Supplied material:
•••••

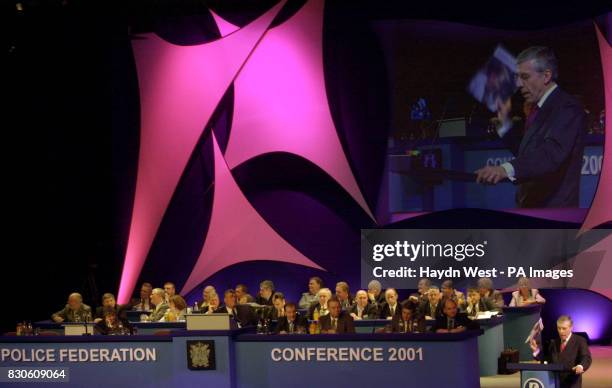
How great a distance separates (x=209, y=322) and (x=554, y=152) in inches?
292

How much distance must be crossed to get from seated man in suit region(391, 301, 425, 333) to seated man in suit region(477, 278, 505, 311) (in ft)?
10.5

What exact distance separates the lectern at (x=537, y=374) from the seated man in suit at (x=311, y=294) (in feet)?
20.3

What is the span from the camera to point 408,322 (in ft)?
35.6

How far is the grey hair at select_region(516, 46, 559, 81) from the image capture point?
1577 centimetres

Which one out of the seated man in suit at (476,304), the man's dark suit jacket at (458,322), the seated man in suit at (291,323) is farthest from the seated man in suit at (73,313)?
the man's dark suit jacket at (458,322)

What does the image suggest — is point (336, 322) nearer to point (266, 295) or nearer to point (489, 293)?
point (489, 293)

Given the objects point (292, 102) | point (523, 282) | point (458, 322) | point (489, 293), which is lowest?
point (458, 322)

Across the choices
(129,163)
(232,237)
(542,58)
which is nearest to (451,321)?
(542,58)

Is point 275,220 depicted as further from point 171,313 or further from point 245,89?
point 171,313

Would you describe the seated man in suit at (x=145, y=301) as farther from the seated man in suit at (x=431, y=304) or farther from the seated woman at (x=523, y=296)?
the seated woman at (x=523, y=296)

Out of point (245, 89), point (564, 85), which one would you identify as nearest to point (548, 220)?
point (564, 85)

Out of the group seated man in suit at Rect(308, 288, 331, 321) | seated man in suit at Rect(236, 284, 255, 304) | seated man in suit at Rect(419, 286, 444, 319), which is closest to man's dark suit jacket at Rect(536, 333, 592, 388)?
seated man in suit at Rect(419, 286, 444, 319)

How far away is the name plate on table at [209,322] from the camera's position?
10305 millimetres

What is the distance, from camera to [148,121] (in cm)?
1753
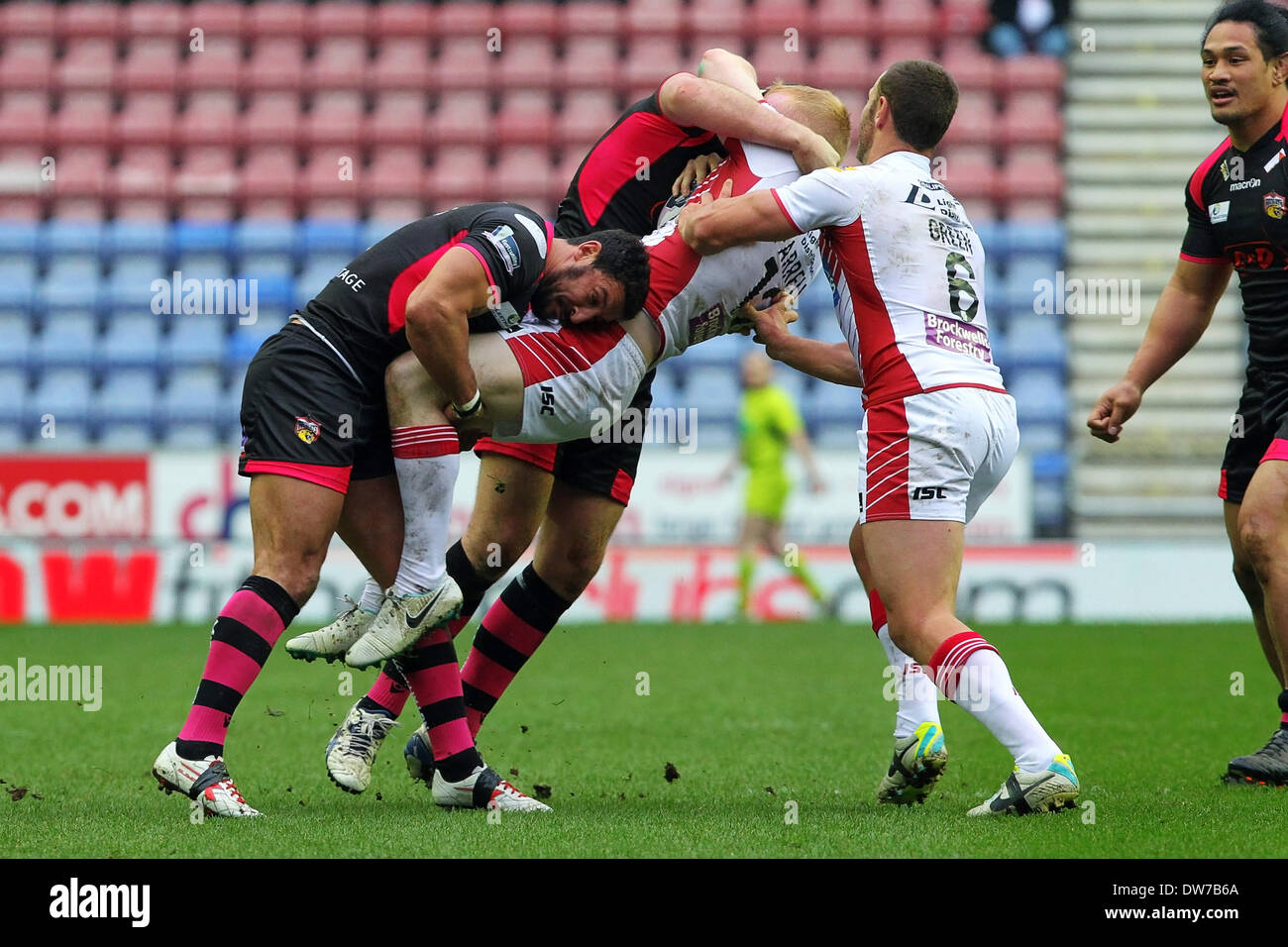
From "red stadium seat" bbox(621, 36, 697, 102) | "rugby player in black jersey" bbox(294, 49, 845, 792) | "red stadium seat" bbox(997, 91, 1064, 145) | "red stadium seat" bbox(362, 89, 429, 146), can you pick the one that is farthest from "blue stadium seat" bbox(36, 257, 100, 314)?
"rugby player in black jersey" bbox(294, 49, 845, 792)

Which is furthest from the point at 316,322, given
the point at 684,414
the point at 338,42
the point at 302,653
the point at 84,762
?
the point at 338,42

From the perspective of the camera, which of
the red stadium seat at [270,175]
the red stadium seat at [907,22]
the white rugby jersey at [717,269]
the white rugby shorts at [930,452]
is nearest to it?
the white rugby shorts at [930,452]

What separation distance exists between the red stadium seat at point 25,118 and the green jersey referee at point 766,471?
8.98m

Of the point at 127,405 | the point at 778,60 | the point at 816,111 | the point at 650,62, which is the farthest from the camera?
the point at 650,62

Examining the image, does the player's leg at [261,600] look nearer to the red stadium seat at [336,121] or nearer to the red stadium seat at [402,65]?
the red stadium seat at [336,121]

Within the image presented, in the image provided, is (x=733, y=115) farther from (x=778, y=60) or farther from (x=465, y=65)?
(x=465, y=65)

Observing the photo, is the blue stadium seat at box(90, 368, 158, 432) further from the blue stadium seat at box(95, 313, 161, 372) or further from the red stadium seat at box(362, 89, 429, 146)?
the red stadium seat at box(362, 89, 429, 146)

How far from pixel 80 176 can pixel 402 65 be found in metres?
3.75

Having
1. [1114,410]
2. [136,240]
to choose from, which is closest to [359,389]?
[1114,410]

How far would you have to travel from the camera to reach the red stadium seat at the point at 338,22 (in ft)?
59.2

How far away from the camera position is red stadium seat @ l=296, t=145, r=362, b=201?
1683 centimetres

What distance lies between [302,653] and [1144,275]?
45.4 ft

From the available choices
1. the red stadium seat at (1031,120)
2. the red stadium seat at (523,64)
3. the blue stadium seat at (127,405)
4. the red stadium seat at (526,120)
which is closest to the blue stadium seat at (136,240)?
the blue stadium seat at (127,405)

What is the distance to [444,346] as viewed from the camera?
4.45 m
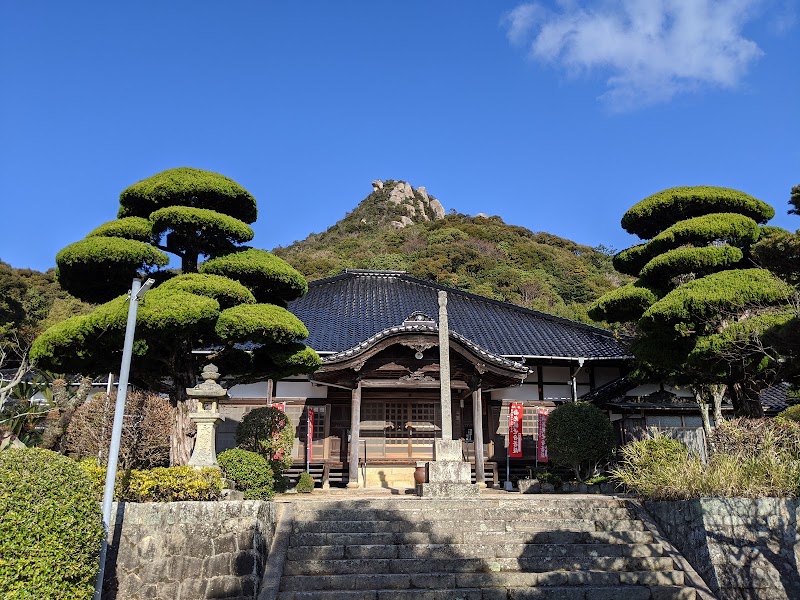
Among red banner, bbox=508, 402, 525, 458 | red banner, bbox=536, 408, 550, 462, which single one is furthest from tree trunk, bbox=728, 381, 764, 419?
red banner, bbox=508, 402, 525, 458

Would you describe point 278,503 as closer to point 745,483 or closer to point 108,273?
point 108,273

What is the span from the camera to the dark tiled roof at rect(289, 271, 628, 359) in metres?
18.0

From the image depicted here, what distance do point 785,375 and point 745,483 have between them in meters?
3.97

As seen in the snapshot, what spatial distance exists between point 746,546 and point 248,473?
23.5 ft

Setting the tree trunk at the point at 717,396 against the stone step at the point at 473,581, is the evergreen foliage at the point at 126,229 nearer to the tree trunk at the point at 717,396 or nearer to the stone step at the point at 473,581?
the stone step at the point at 473,581

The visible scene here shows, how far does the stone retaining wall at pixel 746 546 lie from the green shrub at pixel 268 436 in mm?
8540

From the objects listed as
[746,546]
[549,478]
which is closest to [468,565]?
[746,546]

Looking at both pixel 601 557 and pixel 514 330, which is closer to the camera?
pixel 601 557

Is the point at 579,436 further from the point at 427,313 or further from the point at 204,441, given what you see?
the point at 204,441

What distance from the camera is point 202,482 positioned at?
8.05m

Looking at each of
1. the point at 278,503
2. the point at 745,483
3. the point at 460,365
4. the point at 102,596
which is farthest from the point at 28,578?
the point at 460,365

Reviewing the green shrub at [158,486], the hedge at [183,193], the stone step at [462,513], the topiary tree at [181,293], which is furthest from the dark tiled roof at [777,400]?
the green shrub at [158,486]

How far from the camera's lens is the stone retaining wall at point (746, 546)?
7.41 meters

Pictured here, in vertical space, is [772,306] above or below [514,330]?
below
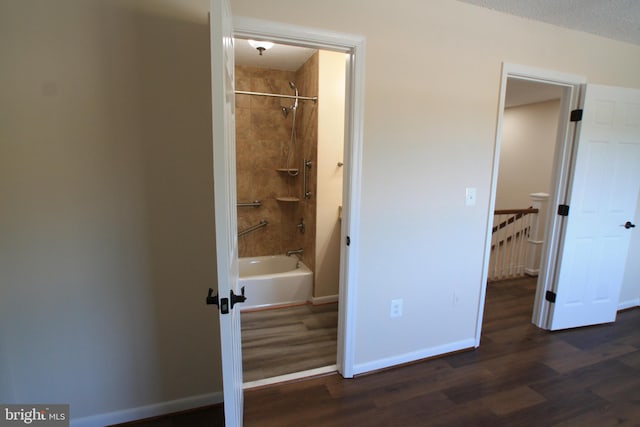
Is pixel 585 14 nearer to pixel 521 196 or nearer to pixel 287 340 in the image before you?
pixel 287 340

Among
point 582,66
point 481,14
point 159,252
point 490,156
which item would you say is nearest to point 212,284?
point 159,252

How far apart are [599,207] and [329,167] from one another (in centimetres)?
244

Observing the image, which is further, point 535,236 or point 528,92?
point 528,92

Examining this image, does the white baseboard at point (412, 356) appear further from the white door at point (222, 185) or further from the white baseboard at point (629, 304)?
the white baseboard at point (629, 304)

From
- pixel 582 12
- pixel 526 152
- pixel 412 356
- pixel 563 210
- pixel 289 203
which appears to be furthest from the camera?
pixel 526 152

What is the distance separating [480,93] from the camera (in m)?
2.12

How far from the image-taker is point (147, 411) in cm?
171

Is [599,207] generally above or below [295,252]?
above

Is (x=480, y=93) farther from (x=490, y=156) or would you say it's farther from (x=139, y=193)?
(x=139, y=193)

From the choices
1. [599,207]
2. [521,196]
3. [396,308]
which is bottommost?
[396,308]

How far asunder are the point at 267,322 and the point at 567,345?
260cm

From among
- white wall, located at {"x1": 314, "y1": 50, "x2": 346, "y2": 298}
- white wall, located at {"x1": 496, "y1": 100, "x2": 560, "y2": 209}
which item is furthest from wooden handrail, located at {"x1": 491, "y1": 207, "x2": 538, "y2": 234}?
white wall, located at {"x1": 314, "y1": 50, "x2": 346, "y2": 298}

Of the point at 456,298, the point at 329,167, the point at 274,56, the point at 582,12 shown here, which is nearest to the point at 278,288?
the point at 329,167

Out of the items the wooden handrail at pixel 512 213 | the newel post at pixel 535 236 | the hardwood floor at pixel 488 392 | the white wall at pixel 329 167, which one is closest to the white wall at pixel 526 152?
the newel post at pixel 535 236
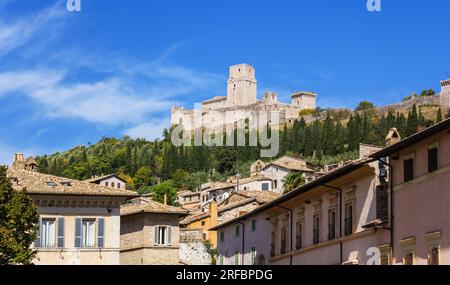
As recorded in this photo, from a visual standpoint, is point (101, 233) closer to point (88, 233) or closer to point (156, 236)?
point (88, 233)

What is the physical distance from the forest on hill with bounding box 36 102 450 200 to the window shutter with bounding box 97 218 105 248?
96093 millimetres

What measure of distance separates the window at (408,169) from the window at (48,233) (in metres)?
24.4

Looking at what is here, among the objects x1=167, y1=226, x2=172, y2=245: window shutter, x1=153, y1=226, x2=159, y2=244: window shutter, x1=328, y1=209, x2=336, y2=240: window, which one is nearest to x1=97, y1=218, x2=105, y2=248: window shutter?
x1=153, y1=226, x2=159, y2=244: window shutter

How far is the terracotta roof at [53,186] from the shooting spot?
57.5m

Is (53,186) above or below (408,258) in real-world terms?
above

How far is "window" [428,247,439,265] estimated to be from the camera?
35.6 metres

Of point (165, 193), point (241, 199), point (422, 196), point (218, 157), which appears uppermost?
point (218, 157)

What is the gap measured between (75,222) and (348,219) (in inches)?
730

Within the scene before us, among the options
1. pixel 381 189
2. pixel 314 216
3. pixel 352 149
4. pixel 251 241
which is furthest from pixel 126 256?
pixel 352 149

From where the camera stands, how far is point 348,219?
45.3 m

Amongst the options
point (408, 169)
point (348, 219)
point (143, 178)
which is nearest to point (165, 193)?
point (143, 178)

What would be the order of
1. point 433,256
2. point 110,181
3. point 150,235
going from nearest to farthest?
1. point 433,256
2. point 150,235
3. point 110,181

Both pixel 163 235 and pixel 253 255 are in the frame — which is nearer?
pixel 253 255
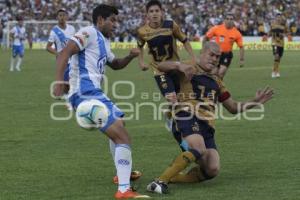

•••••

Exercise brief: List every line above that contains the word "choices".

Reply to the exercise:
Across the choices
From the available choices
From the choices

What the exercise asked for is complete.